I highly recommend adding at least the following additional columns to your Wireshark for troubleshooting purposes.

  • TIME
  • TCP DELTA
  • TCP STREAM
  • 802.1Q VLAN id

Shown on the picture below:

Image

Filtering or not the trace, you’ll notice almost all traffic in VLAN 0 is sourced from 127.0.0.1 to 127.0.0.2. RSL, Syslog, etc. Here and there you can see the MGMT IP (10.33.33.50 on the picture below). It looks like internal bridge communication for the management from one loopback address to another. This is perfectly fine, it will not be the first device using it with such purpose.

Image

On a closer look I found IPSEC traffic with IPSEC IKE_SA_INIT originating twice from VLAN 0 & VLAN 4004 (the latter the VLAN configured on the box). Without loopback addresses this time. Looks almost as VLAN 0 traffic is duplicate of the real traffic and the IKEv2 initial exchange. Why do we have it twice?

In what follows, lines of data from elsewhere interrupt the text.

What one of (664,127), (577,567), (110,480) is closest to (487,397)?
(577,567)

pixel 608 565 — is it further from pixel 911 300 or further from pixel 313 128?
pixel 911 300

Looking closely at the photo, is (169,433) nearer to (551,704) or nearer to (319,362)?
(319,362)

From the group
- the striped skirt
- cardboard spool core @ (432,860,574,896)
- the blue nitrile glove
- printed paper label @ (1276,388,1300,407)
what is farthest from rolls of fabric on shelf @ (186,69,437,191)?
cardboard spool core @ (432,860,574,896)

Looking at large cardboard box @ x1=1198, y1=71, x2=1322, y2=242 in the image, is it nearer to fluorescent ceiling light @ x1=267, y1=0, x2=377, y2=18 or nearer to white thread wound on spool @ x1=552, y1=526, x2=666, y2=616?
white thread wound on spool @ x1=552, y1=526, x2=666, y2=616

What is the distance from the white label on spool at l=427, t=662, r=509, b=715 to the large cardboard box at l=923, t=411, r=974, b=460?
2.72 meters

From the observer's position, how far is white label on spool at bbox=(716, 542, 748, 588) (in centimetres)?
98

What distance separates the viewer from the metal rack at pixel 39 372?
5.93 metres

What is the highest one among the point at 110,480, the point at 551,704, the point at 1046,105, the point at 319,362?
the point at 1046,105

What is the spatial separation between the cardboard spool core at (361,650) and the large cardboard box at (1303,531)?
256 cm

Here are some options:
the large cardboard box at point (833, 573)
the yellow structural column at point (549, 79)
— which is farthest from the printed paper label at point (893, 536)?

My first assumption was the CloudBridge (IPSEC) functionality isn’t exactly Client-Server traffic and for one reason or another should passthrough that internal management bridge.

Image

But if we keep examining the trace, we’ll find TLS and HTTP traffic in VLAN 0. These sessions are also duplicates of real traffic in their respective VLAN and that’s definitely Client-Server Traffic. The weird thing is that not all sessions have duplicates in VLAN 0. Why is that?

Image

Software Packet Steering

This happens when the NetScaler performs software steering from one packet engine to another. The NetScaler must have multiple data cores assigned in first place. You can check the Core handler in the trace with the below filter. For certain types of traffic, the NetScaler must perform it even when same core is the initial handler. Usually happens in Frontend - Backend TCP session handling. The Frontend TCP session and the backend TCP session to be handled by the same packet engine (CPU).

nstrace.coreid == x  

You can also trace the behavior with the following counter incrementing:

nsconmsg -s disptime=1 -d current -g rssf_tot_filters | more

This behavior has one major drawback. Wireshark’s interpretation of traffic will be wrong for TCP based sessions. All of a sudden there are TCP Retransmissions and Out-Of-Order packets. You can no longer rely on Wireshark’s labeling as "TCP Retransmission" as the TCP sessions are seen twice. That’s why you would generally exclude VLAN 0 information from the trace by including the following filter:

nstrace.vlan != 0

It’s almost the situation with traces capturing both packets buffered for transmission and transmitted packets.

You can see on the picture below that last ACK packet is seen twice on VLAN 0 & VLAN 1303. Because of this Wireshark interprets the packet as TCP Dup ACK. But that’s not true, the client has not sent second ACK. This makes reading Wireshark traces extremely difficult.

You can exclude VLAN 0 traffic with the following expression on NetScaler:

CONNECTION.VLANID.EQ(0).NOT
Image

Conclusion

VLAN 0 Traffic can be safely ignored, but it can really make your troubleshooting harder.

Thank you for reading!